SuffolkLITLab / form-explorer

A set of tools for exploring the connections between blank and historic court forms.
https://suffolklitlab.org/form-explorer/
2 stars 0 forks source link

Incorporate context around these name parts #4

Open colarusso opened 2 years ago

colarusso commented 2 years ago

Take a look at https://github.com/SuffolkLITLab/docassemble-ALWeaver/blob/2f0e9dd4d02a981e9a925176fc206fd29c0e7309/docassemble/ALWeaver/interview_generator.py#L1185 and https://github.com/SuffolkLITLab/docassemble-ALWeaver/blob/2f0e9dd4d02a981e9a925176fc206fd29c0e7309/docassemble/ALWeaver/generator_constants.py#L146 to see the rules for deciding if a variable represents a person's name. a few of the variables your normalizer caught have Name in them already, which probably means they should be turned into people variables that the Weaver can recognize. As it is it looks like the normalizer is dropping Name from the normalized field label because it thinks it has lower semantic value.

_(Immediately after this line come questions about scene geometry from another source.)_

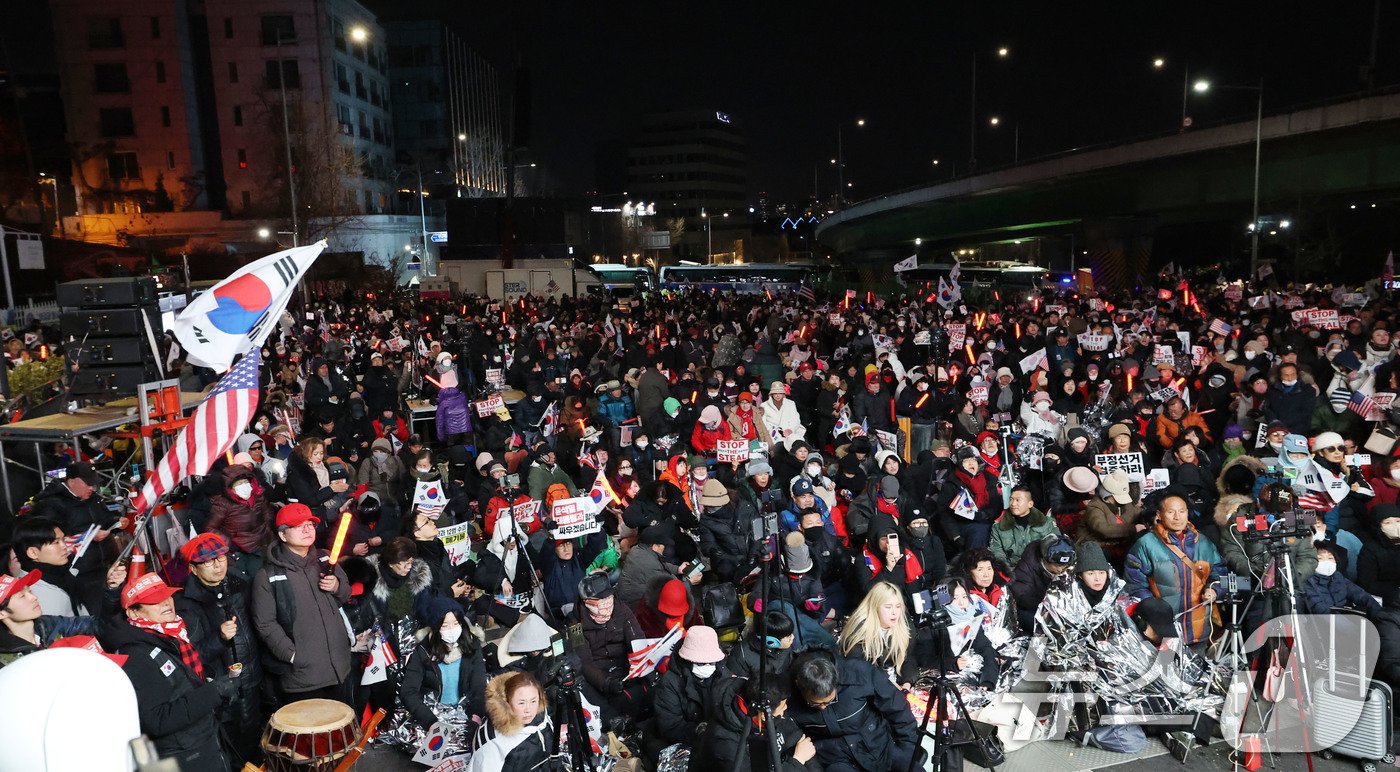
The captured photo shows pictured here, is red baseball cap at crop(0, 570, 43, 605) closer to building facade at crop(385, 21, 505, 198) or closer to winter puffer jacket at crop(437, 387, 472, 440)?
winter puffer jacket at crop(437, 387, 472, 440)

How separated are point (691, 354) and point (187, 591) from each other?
12.9 metres

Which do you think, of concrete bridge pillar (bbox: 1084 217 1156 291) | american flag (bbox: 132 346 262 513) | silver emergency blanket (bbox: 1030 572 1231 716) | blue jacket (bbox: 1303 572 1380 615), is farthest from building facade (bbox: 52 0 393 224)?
blue jacket (bbox: 1303 572 1380 615)

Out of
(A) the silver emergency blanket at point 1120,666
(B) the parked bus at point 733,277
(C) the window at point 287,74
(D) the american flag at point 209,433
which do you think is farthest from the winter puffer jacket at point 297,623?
(C) the window at point 287,74

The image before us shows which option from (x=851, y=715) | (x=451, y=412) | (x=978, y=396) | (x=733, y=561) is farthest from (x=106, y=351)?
(x=978, y=396)

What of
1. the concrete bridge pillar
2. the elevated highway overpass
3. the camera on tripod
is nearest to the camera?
the camera on tripod

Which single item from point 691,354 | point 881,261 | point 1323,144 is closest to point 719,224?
point 881,261

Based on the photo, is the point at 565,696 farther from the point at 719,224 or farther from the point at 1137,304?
the point at 719,224

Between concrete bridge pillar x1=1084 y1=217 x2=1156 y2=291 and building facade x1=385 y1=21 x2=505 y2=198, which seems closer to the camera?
concrete bridge pillar x1=1084 y1=217 x2=1156 y2=291

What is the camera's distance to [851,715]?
5.10 metres

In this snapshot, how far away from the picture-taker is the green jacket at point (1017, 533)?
7.77 metres

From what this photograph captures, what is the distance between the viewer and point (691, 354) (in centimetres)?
1808

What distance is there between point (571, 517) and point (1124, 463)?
17.5 feet

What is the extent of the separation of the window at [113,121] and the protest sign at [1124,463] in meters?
64.6

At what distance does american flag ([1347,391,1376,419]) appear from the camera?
1021 centimetres
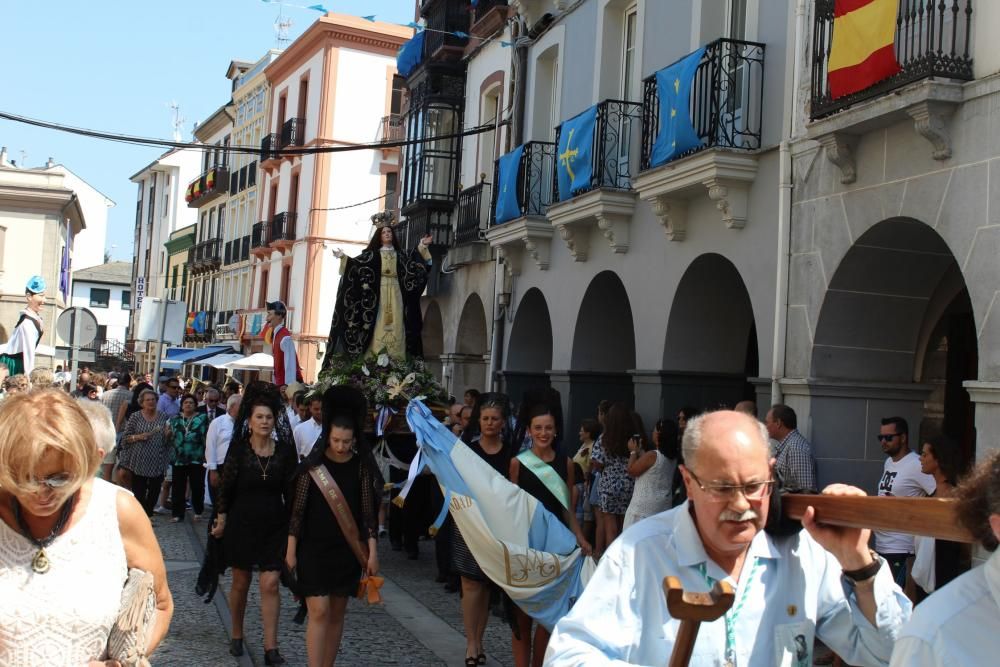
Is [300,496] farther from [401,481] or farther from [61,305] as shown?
[61,305]

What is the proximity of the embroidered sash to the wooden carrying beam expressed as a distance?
17.1 feet

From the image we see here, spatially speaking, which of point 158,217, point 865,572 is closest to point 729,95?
point 865,572

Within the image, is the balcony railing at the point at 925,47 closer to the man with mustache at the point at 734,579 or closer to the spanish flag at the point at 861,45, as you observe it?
the spanish flag at the point at 861,45

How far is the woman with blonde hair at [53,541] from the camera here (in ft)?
11.3

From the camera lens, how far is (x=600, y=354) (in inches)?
680

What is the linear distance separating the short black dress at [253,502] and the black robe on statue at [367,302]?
5.98 meters

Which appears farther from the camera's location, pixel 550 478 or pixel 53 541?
pixel 550 478

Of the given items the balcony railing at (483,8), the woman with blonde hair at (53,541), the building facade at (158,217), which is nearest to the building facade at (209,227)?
the building facade at (158,217)

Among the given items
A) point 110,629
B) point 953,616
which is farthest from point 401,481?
point 953,616

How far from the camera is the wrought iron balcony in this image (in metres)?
55.8

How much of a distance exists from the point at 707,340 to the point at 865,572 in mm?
11426

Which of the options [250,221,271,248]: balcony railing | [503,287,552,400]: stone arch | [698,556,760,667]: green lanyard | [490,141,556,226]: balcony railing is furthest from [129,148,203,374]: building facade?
[698,556,760,667]: green lanyard

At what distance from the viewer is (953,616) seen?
8.06 feet

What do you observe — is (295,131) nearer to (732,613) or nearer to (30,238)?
(30,238)
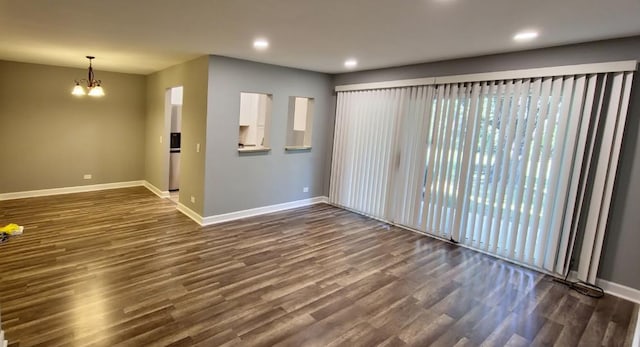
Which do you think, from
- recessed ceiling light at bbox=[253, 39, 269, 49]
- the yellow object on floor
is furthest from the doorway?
recessed ceiling light at bbox=[253, 39, 269, 49]

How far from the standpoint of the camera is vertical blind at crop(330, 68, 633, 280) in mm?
3410

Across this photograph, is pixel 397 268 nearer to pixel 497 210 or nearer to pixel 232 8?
pixel 497 210

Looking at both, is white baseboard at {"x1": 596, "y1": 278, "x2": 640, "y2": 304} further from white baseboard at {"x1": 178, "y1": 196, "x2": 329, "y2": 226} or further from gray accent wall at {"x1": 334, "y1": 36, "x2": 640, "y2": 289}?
white baseboard at {"x1": 178, "y1": 196, "x2": 329, "y2": 226}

colarusso commented 2 years ago

Considerations: I'm thinking maybe the regex should only be for very clear cases (e.g., Name = user1_name) and that ambiguous fields should be handled by the ML classifier which should catch them before the rough normalize knocks out things like "name." My worry is that just searching for fields with Name and making them a person will be overly broad and have a hard time determining whose name something should be. The ML clf should be better if it has sufficient training data. I'm going to let this sit for a while and get a better feel for what the right balance is.